Activity or Efficiency Ratios
These ratios analyze the capability of PepsiCo to generate sales by selling ending inventory as well as make cash collections from its clients against credit sales . This sub-section is carried out with the support from following information:
Inventory Turnover
Analysis of two year data from 2014 to 2015 reveals that PepsiCo has been making serious efforts to generate sales more quickly than before. Due to this, the ending inventory stock held in warehouses of PepsiCo is declining since 2013. Moreover, PepsiCo is also making industrious efforts to minimize its costs associated with sales generation as well. This is a good sign but reduction in sales revenue is the price PepsiCo had to pay while saving more on it cost cutting activity. The period within which PepsiCo could generate sales has artificially remained unchanged from 2014 to 2015 due to decline in both the cost of revenue as well as ending inventory levels.
Receivable Turnover
This ratio analyzes cash collection performance of PepsiCo from 2014 to 2015. Receivables reported in the balance sheet have been declining since 2013 because PepsiCo is not only making cash collection quicker than before (37 days in 2015 compared to 38 days in 2014) but is also extending fewer sales on credit.
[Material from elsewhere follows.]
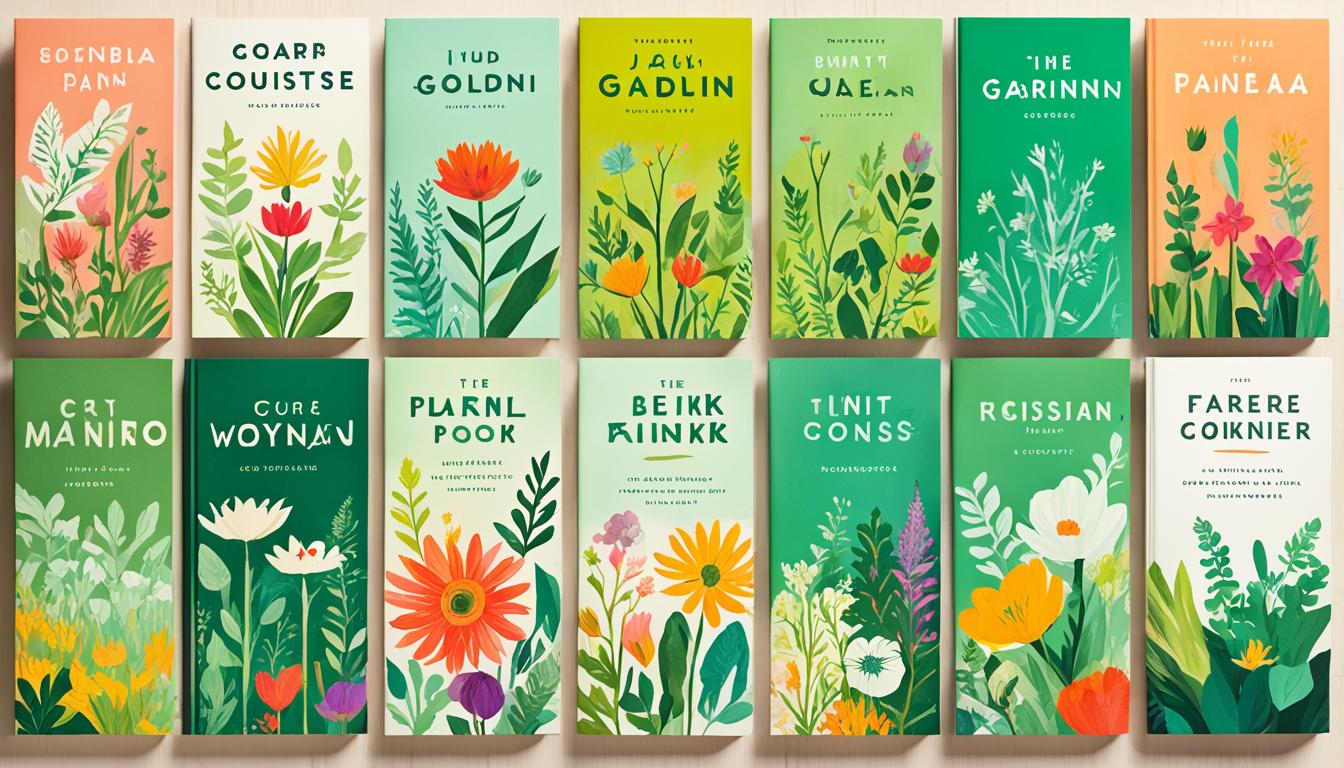 best gardening books for beginners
Because of this and declining inventory levels, the liquidity management of PepsiCo improved from 2014 to 2015 as confirmed by current and quick ratios. Overall, PepsiCo seems to post good financial figures when it comes to generate sales, reduce inventories and make cash collections against credit sales.
Calculation of Return on Equity (ROE) using the DuPont System
The DuPont analysis calculated Return on Equity (ROE) by dividing this ratio into three components the formula for which is as follows:
DuPont ROE = Net Profit Margin (Operating Efficiency) × Total Asset Turnover (Asset Utilization) × Equity Multiplier (Financial Leverage)
DuPont ROE = Net Profit/Sales Revenue × Sales Revenue/Total Assets × Total Assets/Shareholder’s Equity
Synopsis of Findings, including Recommendations and Rationale for whether or not to Purchase Stock from PepsiCo Incorporated
With careful analysis of financial performance of PepsiCo from 2015 to 2015, it is found that PepsiCo’s liquidity strength has increased from 2014 to 2015. The major contribution is played by quicker selling of ending inventories and retirement of prepayments. PepsiCo is taking the same time to generate sales in both 2014 and 2015 but makes cash collections from customers one day before in 2015. The safety margin for short-term creditors is very high.
Moreover, as the company has increased its dependence over debt and retired more portion of equity stock, the financial flexibility of PepsiCo has been damaged. Bankruptcy and interest rate risk for PepsiCo from 2014 to 2015 is higher. Due to decline in sales revenue, though more sales are generated, reflect that PepsiCo is trying to cut per unit price as well as its costs of generating revenue. Due to this, making investment in PepsiCo is not recommended for lenders.